(Page excerpt Opens)

# Brick Ceiling 2 To Tscarborogh



## jshuatree8 (Feb 1, 2007)

EARLIER QUESTION WAS STUPID. HOW ABOUT THE SPAN ON A COSMETIC CEILING HOW WIDE A SPAN CAN U GET AWAY WITH BETWEEN PEIRS?


----------



## ProWallGuy (Oct 17, 2003)

Lighten up on the ALL CAPS. It looks like you're yelling.


----------



## Tscarborough (Feb 25, 2006)

A flat ceiling should not have brick on it, faux or otherwise.


----------



## tkle (Apr 15, 2006)

I've done small sections in flag.PITA.


----------



## lukachuki (Feb 11, 2005)

One of my goals in life is to build a brick ceiling in a house I build myself. They are the most interesting and beautiful ceilings that I have ever seen. Of course as noted flat doesn't work but man oh man vaulted brick ceilings or boveda's are incredible. In my opinion a vaulted brick ceiling pinnacle of brick craftsmanship.

(Page excerpt Closes)

Questions on the material:
1. In the brick ceiling thread, what does Tscarborough say about putting brick on a flat ceiling?
2. Write the next part of the brick ceiling forum thread, picking up right after its last sentence.

(Data supplied Opens)

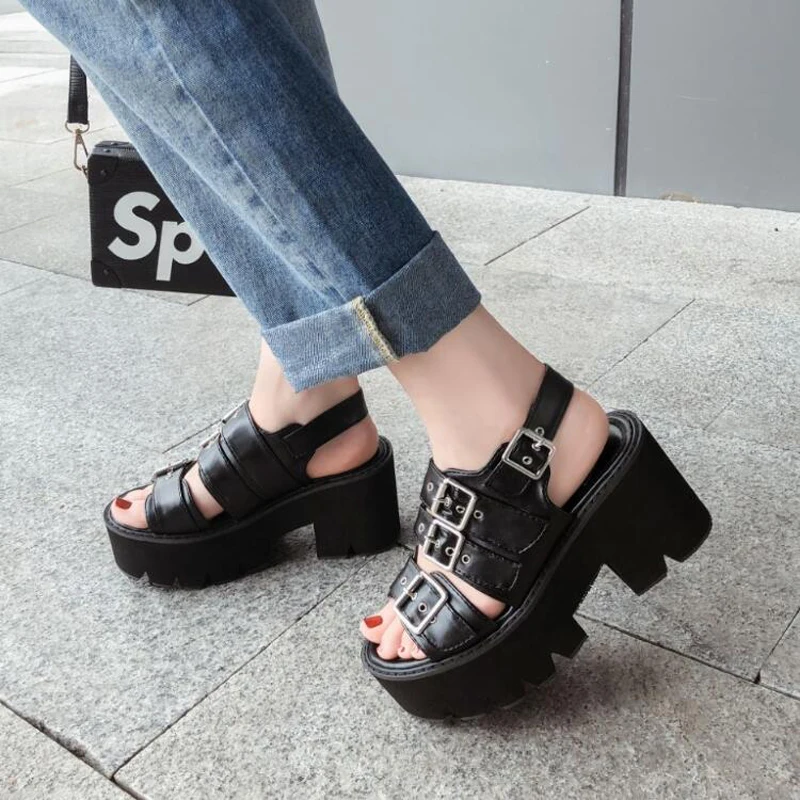 platform shoes gladiator sandals women summer shoes ankle strap heels sandales femmes strass women chunky sandals shoes YMA806 platform shoes gladiator sandals women summer shoes ankle strap heels sandales femmes strass women chunky sandals shoes YMA806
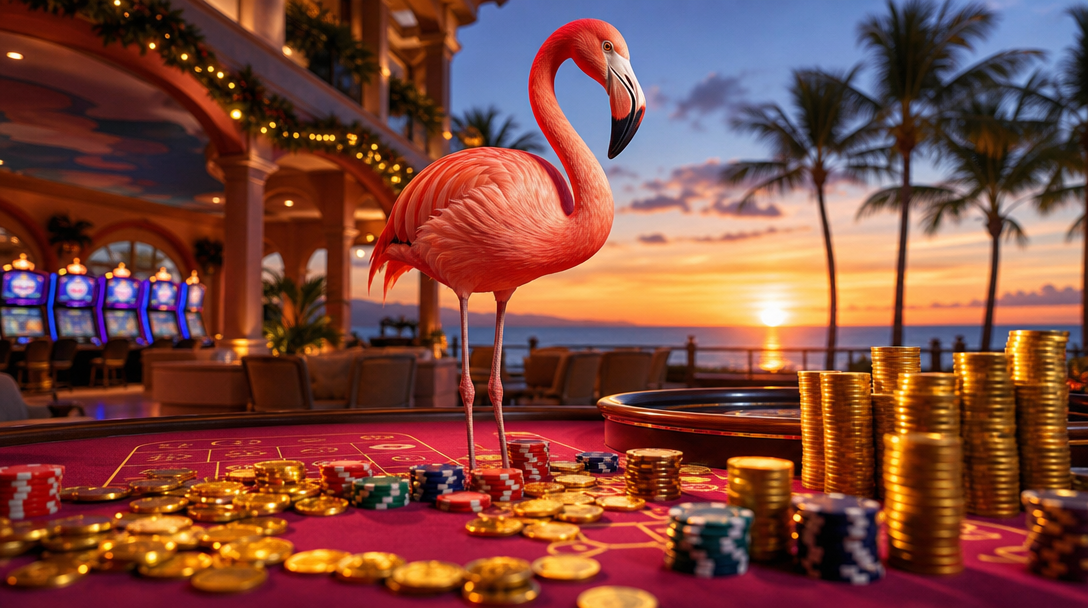 The Flying Flamingo hero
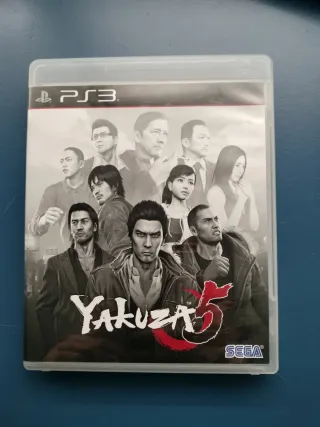 Yakuza Remastered Collection PS4 coleccionista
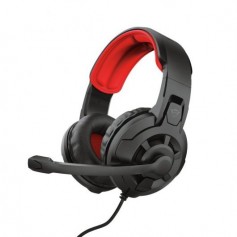 Trust GXT 411 Radius Auriculares con Microfono Plegable - Multiplataforma - Diadema Ajustable - Jack 3.5mm - Controles en Cable 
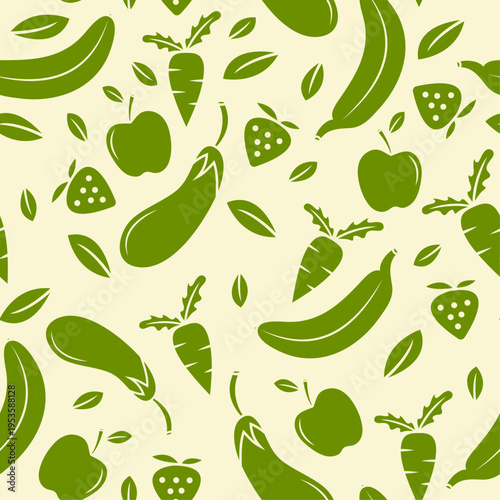 Vegetables artful useful trendy stylish design vector Illustration gorgeous colorful background
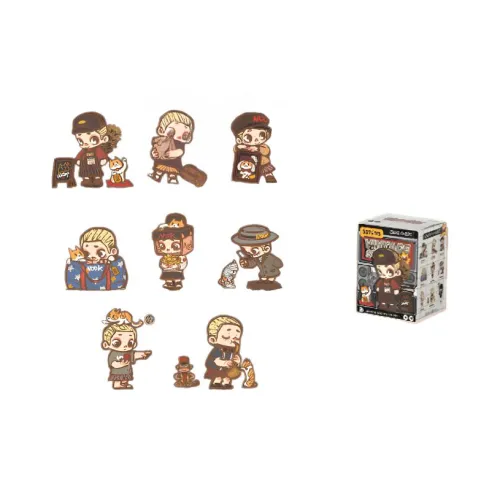52TOYS NOOK Adventure Vintage SHOP Blind Boxes Single Mystery Box Complete Box 8 Pack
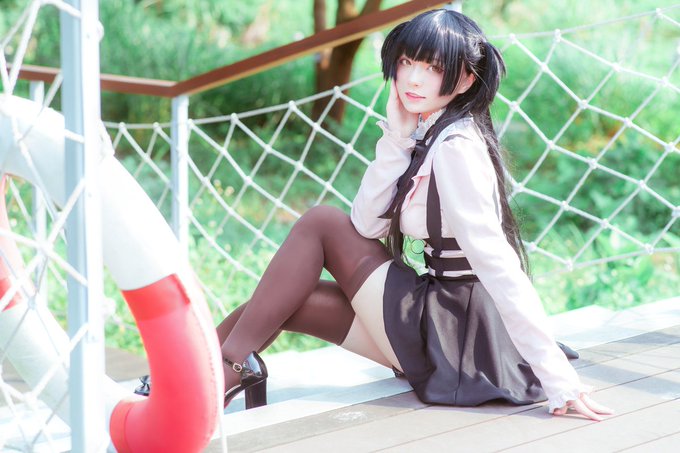 Twitterのコスプレ画像46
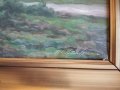 Стара картина-пейзаж, снимка 6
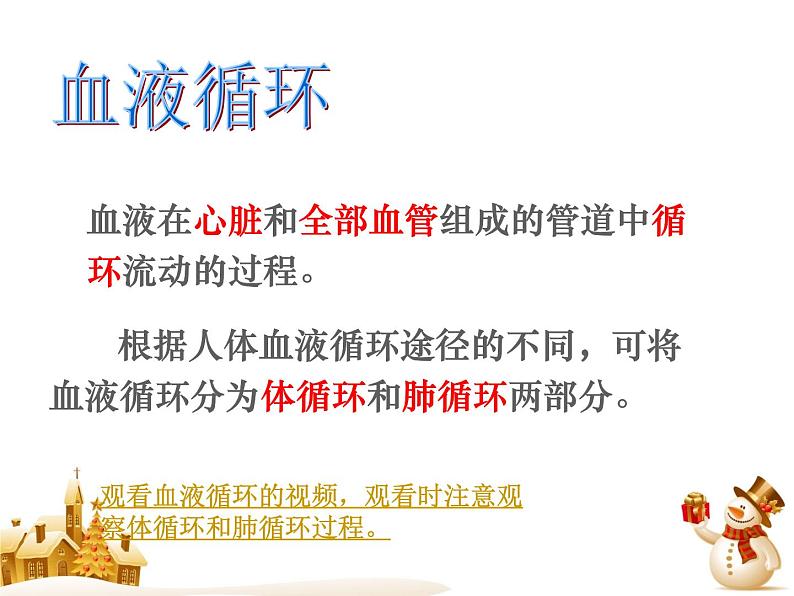 人教版生物七年级下册 4.4.3 输送血液的泵——心脏 （第2课时）课件 （18张PPT）05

(Data supplied Closes)

Task results:
1. A flat ceiling should not have brick on it, faux or otherwise.

2.
Many old adobe houses have them in the entrance as well as some really really old buildings in Switzerland.

Here are a few pics of different kinds.

A front entryway boveda being built in Abq.










The final product.









A few more interesting vaulted brick ceilings to show variety.



















I love heated interior brick floors as well


----------



## Tscarborough (Feb 25, 2006)

Yep, those are beautiful. I love them, real or fake, but they have to be arched.


----------



## jshuatree8 (Feb 1, 2007)

thanx for the pics I thoght a flat one could be done but I guess not me and another MSN was discussing it the other day I'll show him the these and tell him we were both right. Also what about the procedure for doing this? Arches I got but pictures 3 and 4 the full ceilings looks like a hair raiser.


----------



## 6stringmason (May 20, 2005)

Those are awesome Luka!! I would love to be try something like that as well, but honestly, I dont know if I have the technical capabilities to pull it off.

Tell ya what, when I build in a few years, all of you can come up and help me put one in.:thumbup:


----------



## lukachuki (Feb 11, 2005)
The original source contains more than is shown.